Reliability-Aware Service Function Chaining With Function Decomposition and Multipath Routing

Network Function Virtualization (NFV) converts network functions executed by costly middleboxes into instances of Virtual Network Functions (VNFs) hosted by industry-standard Physical Machines (PMs). This has proven to be quite an efficient approach when it comes to enabling automated network operations and the elastic provisioning of resources to support heterogeneous services. Today's revolutionary services impose a remarkably elevated reliability together with ultra-low latency requirements. Therefore, in addition to having highly reliable VNFs, these VNFs have to be optimally placed in such a way to rapidly route traffic among them with the least utilization of bandwidth.

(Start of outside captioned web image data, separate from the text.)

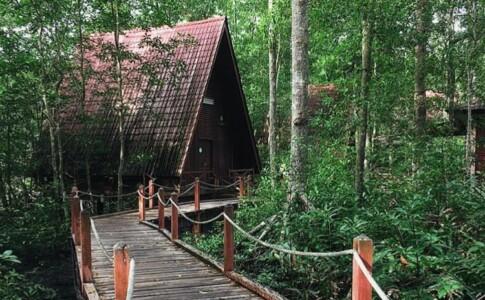 Foresta di Mangrovie di Matang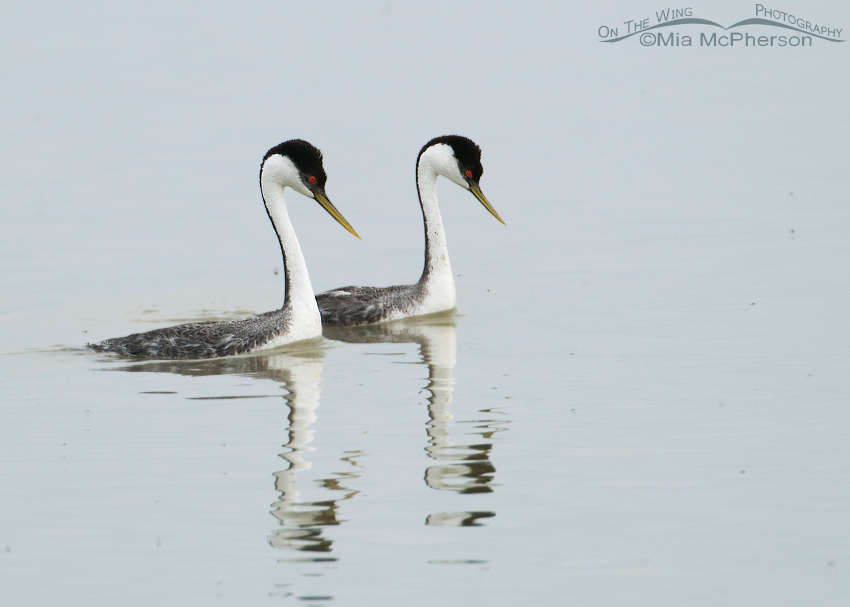 Western Grebes courting in early spring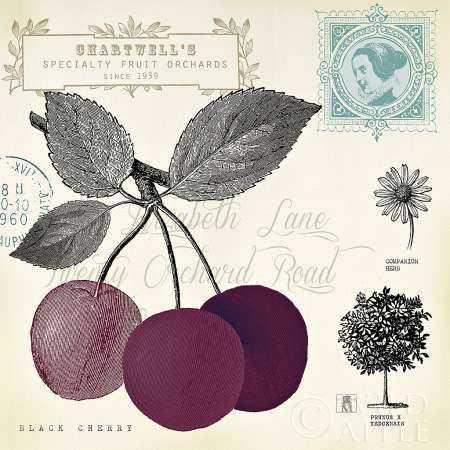 Cherry Notes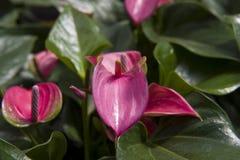Anthurium Στοκ Εικόνες
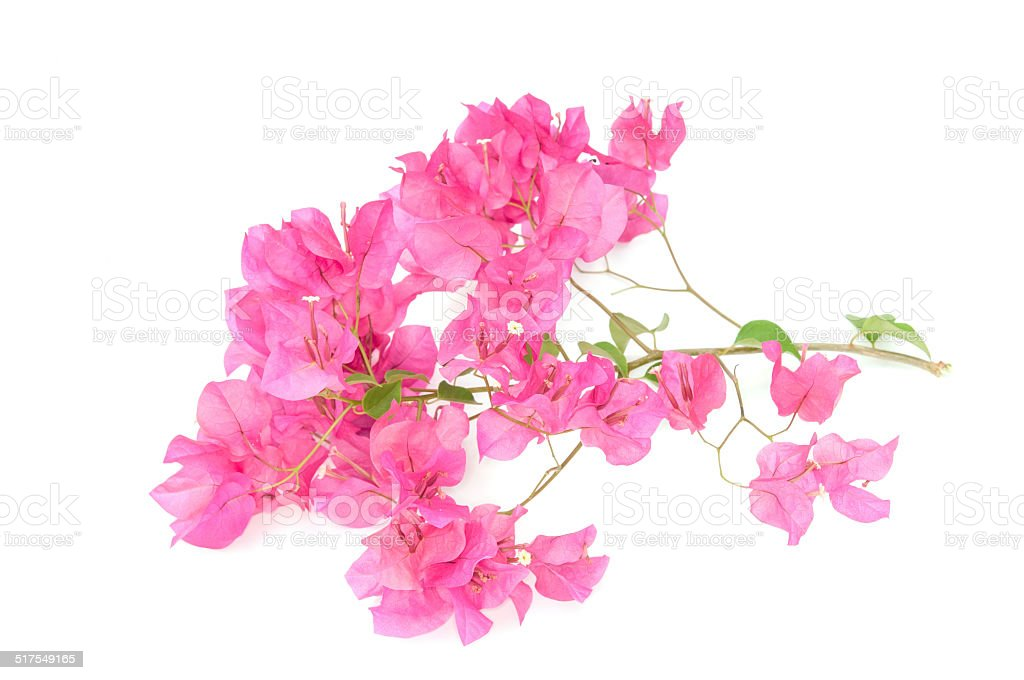 Pink blooming bougainvilleas stock photo
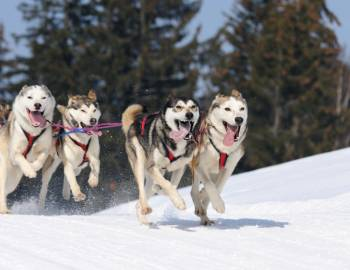 jackson hole sled dog tour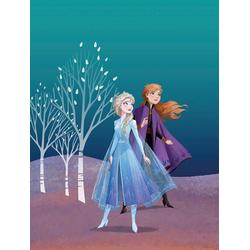 Komar Poster Frozen Sisters, Disney 30 cm x 40 cm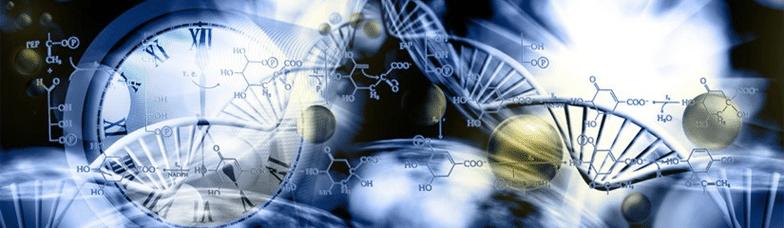 Methylation & Circadian Rhythm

Hence, the proper selection of PMs to meet the above-mentioned reliability and delay requirements becomes a remarkably challenging problem. None of the existing publications addressing such a problem concurrently adopts VNF decomposition to enhance the flexibility of the VNFs' placement and a hybrid routing scheme to achieve an optimal trade-off between the above-mentioned objectives. In this paper, a VNF-decomposition-based backup strategy is proposed together with a delay-aware hybrid multipath routing scheme for enhancing the reliability of NFV-enabled network services while jointly reducing delays these services experience. The problem is formulated as a Mixed Integer Linear Program (MILP) whose resolution yields an optimal VNF placement and traffic routing policy. Next, the delay-aware hybrid shortest path-based heuristic algorithm is proposed to work around the MILP's complexity. Thorough numerical analysis and simulations are conducted to validate the proposed algorithm and evaluate its performance. Results show that the proposed algorithm outperforms its existing counterparts by 7.53% in terms of computing resource consumption.